====== Given data

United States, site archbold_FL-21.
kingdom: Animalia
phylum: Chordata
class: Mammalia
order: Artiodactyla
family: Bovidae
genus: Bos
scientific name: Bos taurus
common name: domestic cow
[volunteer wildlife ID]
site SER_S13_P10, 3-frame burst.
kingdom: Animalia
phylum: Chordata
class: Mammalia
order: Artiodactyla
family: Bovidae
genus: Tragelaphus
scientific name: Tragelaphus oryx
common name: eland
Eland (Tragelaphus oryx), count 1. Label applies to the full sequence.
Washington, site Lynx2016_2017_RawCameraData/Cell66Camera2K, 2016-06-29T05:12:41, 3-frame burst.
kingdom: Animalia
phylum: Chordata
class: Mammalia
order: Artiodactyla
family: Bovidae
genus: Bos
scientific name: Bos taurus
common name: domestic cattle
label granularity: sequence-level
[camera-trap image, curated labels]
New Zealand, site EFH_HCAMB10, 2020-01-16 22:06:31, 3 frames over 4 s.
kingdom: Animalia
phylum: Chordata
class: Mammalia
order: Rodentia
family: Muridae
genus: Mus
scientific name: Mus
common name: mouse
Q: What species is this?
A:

============

Task brief
Show all lines from the data above in which the word "burst" appears.

Solution for this exercise
site SER_S13_P10, 3-frame burst.
Washington, site Lynx2016_2017_RawCameraData/Cell66Camera2K, 2016-06-29T05:12:41, 3-frame burst.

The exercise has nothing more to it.